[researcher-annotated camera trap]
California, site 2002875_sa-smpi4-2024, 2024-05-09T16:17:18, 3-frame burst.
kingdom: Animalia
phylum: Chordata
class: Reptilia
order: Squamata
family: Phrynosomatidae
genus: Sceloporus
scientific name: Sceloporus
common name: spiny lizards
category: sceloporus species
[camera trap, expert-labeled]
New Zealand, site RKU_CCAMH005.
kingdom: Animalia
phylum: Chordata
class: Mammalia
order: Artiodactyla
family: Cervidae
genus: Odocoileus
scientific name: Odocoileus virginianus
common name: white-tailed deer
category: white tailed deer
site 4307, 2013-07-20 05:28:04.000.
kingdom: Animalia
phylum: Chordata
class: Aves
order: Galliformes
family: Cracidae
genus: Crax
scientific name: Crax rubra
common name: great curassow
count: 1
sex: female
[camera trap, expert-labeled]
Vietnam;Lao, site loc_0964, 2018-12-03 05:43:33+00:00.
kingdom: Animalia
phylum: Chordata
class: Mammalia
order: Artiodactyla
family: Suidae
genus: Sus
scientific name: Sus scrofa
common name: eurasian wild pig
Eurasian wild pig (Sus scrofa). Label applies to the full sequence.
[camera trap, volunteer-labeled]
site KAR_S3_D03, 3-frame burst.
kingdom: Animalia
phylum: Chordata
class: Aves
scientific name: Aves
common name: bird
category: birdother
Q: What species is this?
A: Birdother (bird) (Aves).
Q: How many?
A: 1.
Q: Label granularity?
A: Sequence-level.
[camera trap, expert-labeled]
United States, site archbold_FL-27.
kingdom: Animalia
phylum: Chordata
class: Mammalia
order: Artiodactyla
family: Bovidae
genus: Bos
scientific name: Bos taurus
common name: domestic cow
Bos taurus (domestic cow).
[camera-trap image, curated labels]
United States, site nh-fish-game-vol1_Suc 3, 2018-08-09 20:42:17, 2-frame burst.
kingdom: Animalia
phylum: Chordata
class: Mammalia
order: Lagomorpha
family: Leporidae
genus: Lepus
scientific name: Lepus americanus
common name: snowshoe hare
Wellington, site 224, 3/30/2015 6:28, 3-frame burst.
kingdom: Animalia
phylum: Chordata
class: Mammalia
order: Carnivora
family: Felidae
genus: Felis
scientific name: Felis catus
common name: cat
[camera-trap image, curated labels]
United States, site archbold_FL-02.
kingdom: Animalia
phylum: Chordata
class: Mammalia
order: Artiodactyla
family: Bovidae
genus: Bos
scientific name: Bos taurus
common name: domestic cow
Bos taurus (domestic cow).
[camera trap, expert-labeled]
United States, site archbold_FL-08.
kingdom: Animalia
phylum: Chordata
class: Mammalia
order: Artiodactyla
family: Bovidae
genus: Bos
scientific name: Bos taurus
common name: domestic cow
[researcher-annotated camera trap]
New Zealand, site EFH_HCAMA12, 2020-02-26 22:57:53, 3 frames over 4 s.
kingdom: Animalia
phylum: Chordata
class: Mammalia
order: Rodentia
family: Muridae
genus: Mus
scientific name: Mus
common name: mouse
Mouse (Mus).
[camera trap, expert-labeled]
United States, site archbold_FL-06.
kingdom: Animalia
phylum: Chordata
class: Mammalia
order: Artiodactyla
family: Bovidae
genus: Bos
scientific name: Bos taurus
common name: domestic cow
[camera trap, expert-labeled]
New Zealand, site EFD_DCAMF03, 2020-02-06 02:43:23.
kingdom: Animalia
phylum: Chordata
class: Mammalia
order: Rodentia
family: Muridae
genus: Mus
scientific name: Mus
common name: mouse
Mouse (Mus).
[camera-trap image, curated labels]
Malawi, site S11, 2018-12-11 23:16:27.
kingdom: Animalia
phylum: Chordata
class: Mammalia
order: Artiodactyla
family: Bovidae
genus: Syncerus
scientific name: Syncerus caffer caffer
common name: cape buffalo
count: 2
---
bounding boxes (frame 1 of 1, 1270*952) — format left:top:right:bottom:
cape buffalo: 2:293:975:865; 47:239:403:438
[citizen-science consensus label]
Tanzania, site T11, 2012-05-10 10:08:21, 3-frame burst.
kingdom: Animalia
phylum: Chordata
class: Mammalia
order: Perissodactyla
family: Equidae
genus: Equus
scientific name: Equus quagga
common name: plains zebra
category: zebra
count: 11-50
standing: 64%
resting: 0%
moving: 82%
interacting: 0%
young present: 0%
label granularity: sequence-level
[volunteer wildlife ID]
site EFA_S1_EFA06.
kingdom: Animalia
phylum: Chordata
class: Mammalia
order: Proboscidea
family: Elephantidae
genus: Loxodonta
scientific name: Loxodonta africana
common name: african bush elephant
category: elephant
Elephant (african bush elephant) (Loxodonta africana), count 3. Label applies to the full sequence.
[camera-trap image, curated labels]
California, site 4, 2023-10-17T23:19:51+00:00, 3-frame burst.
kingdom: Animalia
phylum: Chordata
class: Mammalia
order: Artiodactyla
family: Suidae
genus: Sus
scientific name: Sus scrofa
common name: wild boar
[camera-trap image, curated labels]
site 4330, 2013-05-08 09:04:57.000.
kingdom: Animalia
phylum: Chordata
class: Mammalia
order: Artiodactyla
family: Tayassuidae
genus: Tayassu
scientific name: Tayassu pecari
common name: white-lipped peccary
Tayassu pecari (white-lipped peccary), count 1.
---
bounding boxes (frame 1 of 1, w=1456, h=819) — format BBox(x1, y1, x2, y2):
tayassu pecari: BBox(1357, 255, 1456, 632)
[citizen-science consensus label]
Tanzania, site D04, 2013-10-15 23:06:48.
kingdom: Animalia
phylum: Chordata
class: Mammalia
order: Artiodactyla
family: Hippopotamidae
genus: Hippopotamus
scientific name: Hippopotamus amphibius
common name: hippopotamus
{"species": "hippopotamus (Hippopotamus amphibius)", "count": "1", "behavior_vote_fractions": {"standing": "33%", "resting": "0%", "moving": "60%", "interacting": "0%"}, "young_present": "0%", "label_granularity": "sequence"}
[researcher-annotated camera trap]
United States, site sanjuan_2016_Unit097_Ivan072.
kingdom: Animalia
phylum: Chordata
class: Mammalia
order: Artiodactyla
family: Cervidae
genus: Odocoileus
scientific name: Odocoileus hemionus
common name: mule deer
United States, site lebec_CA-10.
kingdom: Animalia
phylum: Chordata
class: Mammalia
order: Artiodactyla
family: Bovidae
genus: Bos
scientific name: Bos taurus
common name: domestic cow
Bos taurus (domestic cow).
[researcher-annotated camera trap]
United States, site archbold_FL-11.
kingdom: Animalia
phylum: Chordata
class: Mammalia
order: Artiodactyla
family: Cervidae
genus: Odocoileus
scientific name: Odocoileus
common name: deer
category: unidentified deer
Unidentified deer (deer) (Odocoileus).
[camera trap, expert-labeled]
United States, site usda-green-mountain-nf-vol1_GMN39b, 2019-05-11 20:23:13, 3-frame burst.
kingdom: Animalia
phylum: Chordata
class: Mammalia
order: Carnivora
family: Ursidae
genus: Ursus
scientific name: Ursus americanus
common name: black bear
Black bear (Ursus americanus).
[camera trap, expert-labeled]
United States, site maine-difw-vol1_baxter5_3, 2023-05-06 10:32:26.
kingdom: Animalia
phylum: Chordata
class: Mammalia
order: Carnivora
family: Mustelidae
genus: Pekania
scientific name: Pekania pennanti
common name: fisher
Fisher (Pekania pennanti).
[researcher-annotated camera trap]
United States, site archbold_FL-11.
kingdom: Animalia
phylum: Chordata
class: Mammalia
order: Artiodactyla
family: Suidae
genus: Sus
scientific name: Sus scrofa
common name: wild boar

■ Exercise
Recopy the entries above exactly, with every line included.

■ Result
[researcher-annotated camera trap]
California, site 2002875_sa-smpi4-2024, 2024-05-09T16:17:18, 3-frame burst.
kingdom: Animalia
phylum: Chordata
class: Reptilia
order: Squamata
family: Phrynosomatidae
genus: Sceloporus
scientific name: Sceloporus
common name: spiny lizards
category: sceloporus species
[camera trap, expert-labeled]
New Zealand, site RKU_CCAMH005.
kingdom: Animalia
phylum: Chordata
class: Mammalia
order: Artiodactyla
family: Cervidae
genus: Odocoileus
scientific name: Odocoileus virginianus
common name: white-tailed deer
category: white tailed deer
site 4307, 2013-07-20 05:28:04.000.
kingdom: Animalia
phylum: Chordata
class: Aves
order: Galliformes
family: Cracidae
genus: Crax
scientific name: Crax rubra
common name: great curassow
count: 1
sex: female
[camera trap, expert-labeled]
Vietnam;Lao, site loc_0964, 2018-12-03 05:43:33+00:00.
kingdom: Animalia
phylum: Chordata
class: Mammalia
order: Artiodactyla
family: Suidae
genus: Sus
scientific name: Sus scrofa
common name: eurasian wild pig
Eurasian wild pig (Sus scrofa). Label applies to the full sequence.
[camera trap, volunteer-labeled]
site KAR_S3_D03, 3-frame burst.
kingdom: Animalia
phylum: Chordata
class: Aves
scientific name: Aves
common name: bird
category: birdother
Q: What species is this?
A: Birdother (bird) (Aves).
Q: How many?
A: 1.
Q: Label granularity?
A: Sequence-level.
[camera trap, expert-labeled]
United States, site archbold_FL-27.
kingdom: Animalia
phylum: Chordata
class: Mammalia
order: Artiodactyla
family: Bovidae
genus: Bos
scientific name: Bos taurus
common name: domestic cow
Bos taurus (domestic cow).
[camera-trap image, curated labels]
United States, site nh-fish-game-vol1_Suc 3, 2018-08-09 20:42:17, 2-frame burst.
kingdom: Animalia
phylum: Chordata
class: Mammalia
order: Lagomorpha
family: Leporidae
genus: Lepus
scientific name: Lepus americanus
common name: snowshoe hare
Wellington, site 224, 3/30/2015 6:28, 3-frame burst.
kingdom: Animalia
phylum: Chordata
class: Mammalia
order: Carnivora
family: Felidae
genus: Felis
scientific name: Felis catus
common name: cat
[camera-trap image, curated labels]
United States, site archbold_FL-02.
kingdom: Animalia
phylum: Chordata
class: Mammalia
order: Artiodactyla
family: Bovidae
genus: Bos
scientific name: Bos taurus
common name: domestic cow
Bos taurus (domestic cow).
[camera trap, expert-labeled]
United States, site archbold_FL-08.
kingdom: Animalia
phylum: Chordata
class: Mammalia
order: Artiodactyla
family: Bovidae
genus: Bos
scientific name: Bos taurus
common name: domestic cow
[researcher-annotated camera trap]
New Zealand, site EFH_HCAMA12, 2020-02-26 22:57:53, 3 frames over 4 s.
kingdom: Animalia
phylum: Chordata
class: Mammalia
order: Rodentia
family: Muridae
genus: Mus
scientific name: Mus
common name: mouse
Mouse (Mus).
[camera trap, expert-labeled]
United States, site archbold_FL-06.
kingdom: Animalia
phylum: Chordata
class: Mammalia
order: Artiodactyla
family: Bovidae
genus: Bos
scientific name: Bos taurus
common name: domestic cow
[camera trap, expert-labeled]
New Zealand, site EFD_DCAMF03, 2020-02-06 02:43:23.
kingdom: Animalia
phylum: Chordata
class: Mammalia
order: Rodentia
family: Muridae
genus: Mus
scientific name: Mus
common name: mouse
Mouse (Mus).
[camera-trap image, curated labels]
Malawi, site S11, 2018-12-11 23:16:27.
kingdom: Animalia
phylum: Chordata
class: Mammalia
order: Artiodactyla
family: Bovidae
genus: Syncerus
scientific name: Syncerus caffer caffer
common name: cape buffalo
count: 2
---
bounding boxes (frame 1 of 1, 1270*952) — format left:top:right:bottom:
cape buffalo: 2:293:975:865; 47:239:403:438
[citizen-science consensus label]
Tanzania, site T11, 2012-05-10 10:08:21, 3-frame burst.
kingdom: Animalia
phylum: Chordata
class: Mammalia
order: Perissodactyla
family: Equidae
genus: Equus
scientific name: Equus quagga
common name: plains zebra
category: zebra
count: 11-50
standing: 64%
resting: 0%
moving: 82%
interacting: 0%
young present: 0%
label granularity: sequence-level
[volunteer wildlife ID]
site EFA_S1_EFA06.
kingdom: Animalia
phylum: Chordata
class: Mammalia
order: Proboscidea
family: Elephantidae
genus: Loxodonta
scientific name: Loxodonta africana
common name: african bush elephant
category: elephant
Elephant (african bush elephant) (Loxodonta africana), count 3. Label applies to the full sequence.
[camera-trap image, curated labels]
California, site 4, 2023-10-17T23:19:51+00:00, 3-frame burst.
kingdom: Animalia
phylum: Chordata
class: Mammalia
order: Artiodactyla
family: Suidae
genus: Sus
scientific name: Sus scrofa
common name: wild boar
[camera-trap image, curated labels]
site 4330, 2013-05-08 09:04:57.000.
kingdom: Animalia
phylum: Chordata
class: Mammalia
order: Artiodactyla
family: Tayassuidae
genus: Tayassu
scientific name: Tayassu pecari
common name: white-lipped peccary
Tayassu pecari (white-lipped peccary), count 1.
---
bounding boxes (frame 1 of 1, w=1456, h=819) — format BBox(x1, y1, x2, y2):
tayassu pecari: BBox(1357, 255, 1456, 632)
[citizen-science consensus label]
Tanzania, site D04, 2013-10-15 23:06:48.
kingdom: Animalia
phylum: Chordata
class: Mammalia
order: Artiodactyla
family: Hippopotamidae
genus: Hippopotamus
scientific name: Hippopotamus amphibius
common name: hippopotamus
{"species": "hippopotamus (Hippopotamus amphibius)", "count": "1", "behavior_vote_fractions": {"standing": "33%", "resting": "0%", "moving": "60%", "interacting": "0%"}, "young_present": "0%", "label_granularity": "sequence"}
[researcher-annotated camera trap]
United States, site sanjuan_2016_Unit097_Ivan072.
kingdom: Animalia
phylum: Chordata
class: Mammalia
order: Artiodactyla
family: Cervidae
genus: Odocoileus
scientific name: Odocoileus hemionus
common name: mule deer
United States, site lebec_CA-10.
kingdom: Animalia
phylum: Chordata
class: Mammalia
order: Artiodactyla
family: Bovidae
genus: Bos
scientific name: Bos taurus
common name: domestic cow
Bos taurus (domestic cow).
[researcher-annotated camera trap]
United States, site archbold_FL-11.
kingdom: Animalia
phylum: Chordata
class: Mammalia
order: Artiodactyla
family: Cervidae
genus: Odocoileus
scientific name: Odocoileus
common name: deer
category: unidentified deer
Unidentified deer (deer) (Odocoileus).
[camera trap, expert-labeled]
United States, site usda-green-mountain-nf-vol1_GMN39b, 2019-05-11 20:23:13, 3-frame burst.
kingdom: Animalia
phylum: Chordata
class: Mammalia
order: Carnivora
family: Ursidae
genus: Ursus
scientific name: Ursus americanus
common name: black bear
Black bear (Ursus americanus).
[camera trap, expert-labeled]
United States, site maine-difw-vol1_baxter5_3, 2023-05-06 10:32:26.
kingdom: Animalia
phylum: Chordata
class: Mammalia
order: Carnivora
family: Mustelidae
genus: Pekania
scientific name: Pekania pennanti
common name: fisher
Fisher (Pekania pennanti).
[researcher-annotated camera trap]
United States, site archbold_FL-11.
kingdom: Animalia
phylum: Chordata
class: Mammalia
order: Artiodactyla
family: Suidae
genus: Sus
scientific name: Sus scrofa
common name: wild boar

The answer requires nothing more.